Published online 2009 March 13. doi:  10.1007/s11999-009-0779-9
PMCID: PMC2674181

Pilates Training for Use in Rehabilitation after Total Hip and Knee Arthroplasty: A Preliminary Report

Abstract

Recently, a strong emphasis has been placed on establishing rehabilitation protocols after primary total hip and knee arthroplasty in an attempt to shorten, improve, and standardize the postoperative period of recovery. Less invasive surgical techniques, patient demands, and the pressure of insurance regulations have forced postoperative rehabilitation to be placed on an expedited scale. With these concerns in mind, we introduce a pre- and postarthroplasty program involving the Pilates method. Modified exercises have been developed to account for the postoperative precautions and needs of total hip and knee arthroplasty patients. A patient-driven interest in the use of Pilates for postoperative rehabilitation has led to the development of our programs following total hip or knee arthroplasty. In reviewing our early observations of a small series of patients, it appears this technique can be utilized without early complications; however, further studies are necessary to confirm its utility and safety.
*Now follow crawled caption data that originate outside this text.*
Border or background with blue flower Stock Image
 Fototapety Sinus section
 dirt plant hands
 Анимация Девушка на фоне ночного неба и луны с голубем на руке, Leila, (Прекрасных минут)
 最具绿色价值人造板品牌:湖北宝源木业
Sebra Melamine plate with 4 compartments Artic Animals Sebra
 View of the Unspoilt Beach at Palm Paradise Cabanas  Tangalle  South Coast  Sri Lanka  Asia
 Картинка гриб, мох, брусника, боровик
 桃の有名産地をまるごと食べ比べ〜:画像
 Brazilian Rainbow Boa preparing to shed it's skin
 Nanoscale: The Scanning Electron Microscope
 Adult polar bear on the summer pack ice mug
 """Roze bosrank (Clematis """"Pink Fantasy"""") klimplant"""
Level of Evidence: Level IV, therapeutic study. See the Guidelines for Authors for a complete description of levels of evidence.

Introduction

The number and rate of total hip and knee arthroplasties being performed in the United States each year is steadily increasing, while the average age of surgical candidates continues to decline. In a report by Kurtz et al., the number of primary total hip arthroplasties (THAs) increased 50% per 100,000 persons (193,000 THAs performed) and total knee arthroplasties (TKAs) tripled (381,000 TKAs performed) from 1990 to 2002 in the United States [16]. Similarly, the healthcare environment, patient expectations, and various insurance regulations have been altered, driving initiatives calling for shorter inpatient hospital length of stay for total joint arthroplasty patients. During this time, the benefits and efficacy of early, aggressive physical rehabilitation and patient mobilization were being studied [23, 30]. Ganz et al. reported a decrease in the average length of hospital stay from 9.7 days to 5.3 days in 11,000 total hip arthroplasties from 1990 to 2000 [13]. Currently, in our institutions there has been an emphasis to shorten inpatient stays to 72 hours and pursue methods for earlier postoperative discharge. In other centers, surgeons are now performing total hip and knee replacements as an outpatient (or 23-hour stay) procedure [57].
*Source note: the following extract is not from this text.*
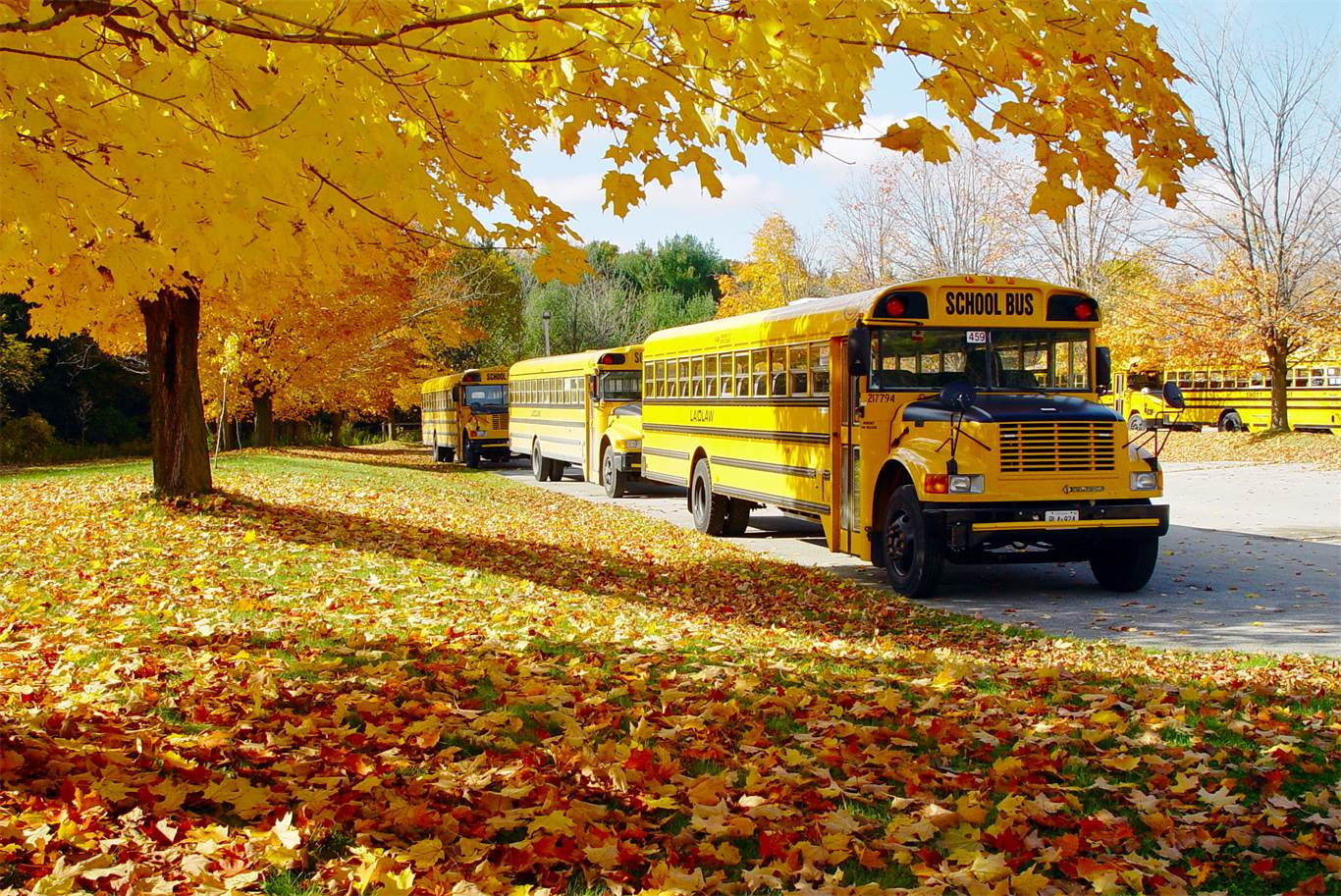 Banner Image for National School Bus Safety Week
One of the important benefits less invasive surgical techniques have provided is the evolution of rapid rehabilitation protocols/pathways and early (within the first 4 to 5 days after surgery) enrollment in outpatient physical therapy. One contemporary report has documented the early benefits of rapid rehabilitation in which the goals of early discharge and rapid mobilization were met by the majority of patients after minimally invasive THA [6]. Recent studies comparing less invasive THA and TKA demonstrate expedited rehabilitation protocols can be safely applied to all total joint replacements including those with traditional incisions [4, 19, 29]. Being able to incorporate these rapid rehabilitation guidelines universally has led to the current debate as to whether less invasive technique or more aggressive perioperative protocols (rehabilitation, regional anesthesia, and aggressive pain management protocols) are actually responsible for the more rapid recovery patients experience today [4, 19, 22]. Rapid rehabilitation pathways are safe and combining these protocols with preoperative physical therapy may improve a patient’s balance and neuromuscular coordination while decreasing adverse outcomes [9, 24]. Similarly, using pre- and postoperative targeted exercise programs may improve upon gait adaptations associated with hip and knee osteoarthritis/arthroplasty [12, 15, 26, 31].

Younger, more active patients currently account for an increasing population seeking total joint replacement. In turn, they also seek a more rapid and complete return to function as compared to traditional candidates for total joint arthroplasty. With this in mind, we introduced the concept of using the Pilates method for preoperative and postoperative rehabilitation for total joint arthroplasty patients in a previous report [20]. The proposed advantages of utilizing Pilates include maximizing preoperative function, developing a pathway for return to outpatient exercise, and promotion of a whole body approach to postoperative rehabilitation. The aforementioned manuscript described the philosophy, background, and means for implementing Pilates into a pre- and/or postoperative exercise regimen. A preliminary program with appropriate modifications for total hip and knee arthroplasty precautions was introduced. The timing of the postoperative interval and return to exercise was reviewed as well.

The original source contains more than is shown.